According to a 2022 opinion piece published in Trends in Molecular Medicine, another good reason to store your poop for future use includes autologous fecal microbiota transplantation (FMT). The concept of fecal transplants — collecting poop from a healthy donor and introducing it into a patient’s GI tract via colonoscopy — is not a new one. It’s also called heterologous FMT. It’s currently done to treat severe bacterial infections in the digestive tract, like Clostridioides difficile, also known as C. diff. The idea is that the microbiome from a healthy gut can somehow bring balance to the gut microbiome in someone who’s ill.

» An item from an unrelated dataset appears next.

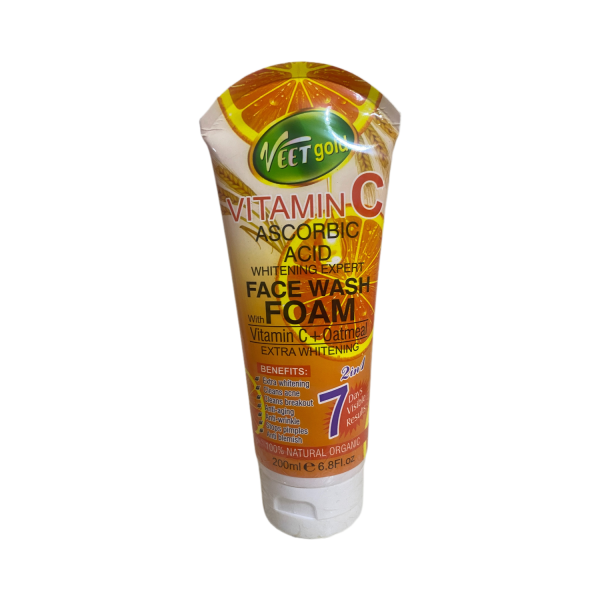 Whitening Expert Face Wash Foam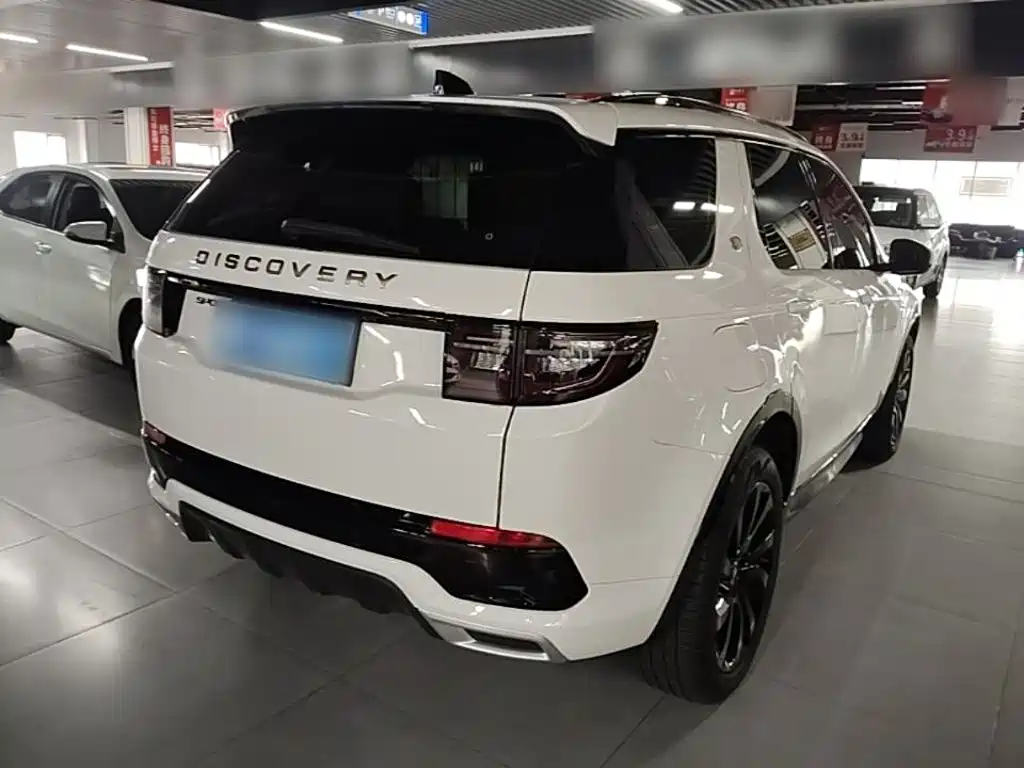 Land Rover Discovery Sport — миниатюра 7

Autologous — sample obtained from a person and given to the same person — FMT can be revolutionary when it comes to fighting IBD, asthma, multiple sclerosis, diabetes, heart disease, obesity, and aging, according to the researchers who wrote the paper. You collect samples of your feces when you’re young and healthy to be stored for your own use when you’re older. Your gut microbiome goes through a lot of different changes in your lifetime based on what you eat and some medications like antibiotics that you may consume. By preserving your poop, as you would with eggs or blood, you’re giving your future self options to treat disease, per the scientists.
“For example, in the case of aging, we expect that autologous FMT may be a more powerful therapeutic approach to promote healthy aging of the host than heterologous FMT,” shared senior author of the study and associate professor of medicine at Harvard Medical School Yang-Yu Liu (via NBC News).